Similarly, small-package handlers like Amazon and FedEx deploy robots to perform many of the tasks at their distribution centers around the world, because both firms work with standard-size boxes and envelopes. Last year Amazon paid $775 million to acquire Kiva Systems, a company that makes robots, zippy little orange mules that race through warehouses storing and retrieving merchandise.

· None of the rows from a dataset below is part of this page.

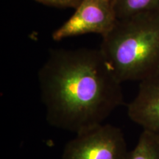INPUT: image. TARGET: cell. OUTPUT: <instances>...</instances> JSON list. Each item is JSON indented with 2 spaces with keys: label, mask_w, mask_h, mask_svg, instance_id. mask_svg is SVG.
<instances>
[{
  "label": "cell",
  "mask_w": 159,
  "mask_h": 159,
  "mask_svg": "<svg viewBox=\"0 0 159 159\" xmlns=\"http://www.w3.org/2000/svg\"><path fill=\"white\" fill-rule=\"evenodd\" d=\"M38 78L47 122L75 134L124 104L122 83L99 49L52 50Z\"/></svg>",
  "instance_id": "6da1fadb"
},
{
  "label": "cell",
  "mask_w": 159,
  "mask_h": 159,
  "mask_svg": "<svg viewBox=\"0 0 159 159\" xmlns=\"http://www.w3.org/2000/svg\"><path fill=\"white\" fill-rule=\"evenodd\" d=\"M99 49L119 82L141 81L159 72V11L117 20Z\"/></svg>",
  "instance_id": "7a4b0ae2"
},
{
  "label": "cell",
  "mask_w": 159,
  "mask_h": 159,
  "mask_svg": "<svg viewBox=\"0 0 159 159\" xmlns=\"http://www.w3.org/2000/svg\"><path fill=\"white\" fill-rule=\"evenodd\" d=\"M111 3L117 20L159 11V0H111Z\"/></svg>",
  "instance_id": "8992f818"
},
{
  "label": "cell",
  "mask_w": 159,
  "mask_h": 159,
  "mask_svg": "<svg viewBox=\"0 0 159 159\" xmlns=\"http://www.w3.org/2000/svg\"><path fill=\"white\" fill-rule=\"evenodd\" d=\"M106 1H110V2H111V0H106Z\"/></svg>",
  "instance_id": "9c48e42d"
},
{
  "label": "cell",
  "mask_w": 159,
  "mask_h": 159,
  "mask_svg": "<svg viewBox=\"0 0 159 159\" xmlns=\"http://www.w3.org/2000/svg\"><path fill=\"white\" fill-rule=\"evenodd\" d=\"M40 3L58 7H75L76 8L81 0H35Z\"/></svg>",
  "instance_id": "ba28073f"
},
{
  "label": "cell",
  "mask_w": 159,
  "mask_h": 159,
  "mask_svg": "<svg viewBox=\"0 0 159 159\" xmlns=\"http://www.w3.org/2000/svg\"><path fill=\"white\" fill-rule=\"evenodd\" d=\"M117 21L110 1L81 0L75 13L52 33L55 41L87 33L102 36L111 30Z\"/></svg>",
  "instance_id": "277c9868"
},
{
  "label": "cell",
  "mask_w": 159,
  "mask_h": 159,
  "mask_svg": "<svg viewBox=\"0 0 159 159\" xmlns=\"http://www.w3.org/2000/svg\"><path fill=\"white\" fill-rule=\"evenodd\" d=\"M124 159H159V138L143 130L136 147L128 151Z\"/></svg>",
  "instance_id": "52a82bcc"
},
{
  "label": "cell",
  "mask_w": 159,
  "mask_h": 159,
  "mask_svg": "<svg viewBox=\"0 0 159 159\" xmlns=\"http://www.w3.org/2000/svg\"><path fill=\"white\" fill-rule=\"evenodd\" d=\"M128 152L122 130L103 123L77 134L66 144L62 159H124Z\"/></svg>",
  "instance_id": "3957f363"
},
{
  "label": "cell",
  "mask_w": 159,
  "mask_h": 159,
  "mask_svg": "<svg viewBox=\"0 0 159 159\" xmlns=\"http://www.w3.org/2000/svg\"><path fill=\"white\" fill-rule=\"evenodd\" d=\"M131 120L159 138V72L139 82L136 96L128 105Z\"/></svg>",
  "instance_id": "5b68a950"
}]
</instances>
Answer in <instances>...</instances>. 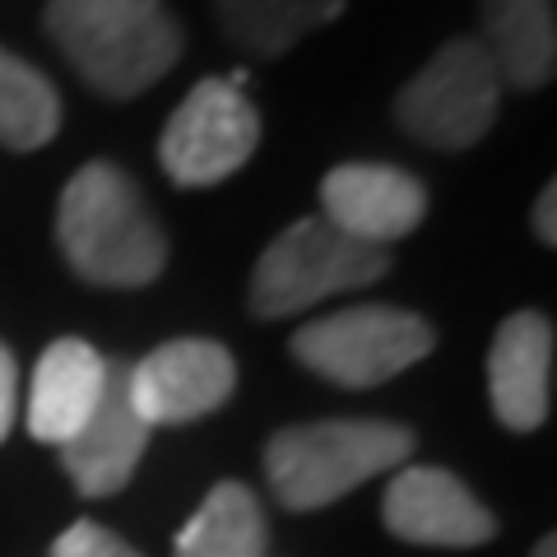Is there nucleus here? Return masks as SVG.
Returning a JSON list of instances; mask_svg holds the SVG:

YRC exists in a different world. Every shipment presents a new piece of an ever changing puzzle: how to pack all sorts of stuff, from long steel rods and bundles of lumber to barbecue grills and lightbulbs, neatly into outbound trucks. "It's always something different, and we haul this freight through traffic, along city streets, and eventually back our trucks right up to our customers' docks," said CEO Welch. "We'll be hiring drivers and forklift operators for as long as I can see."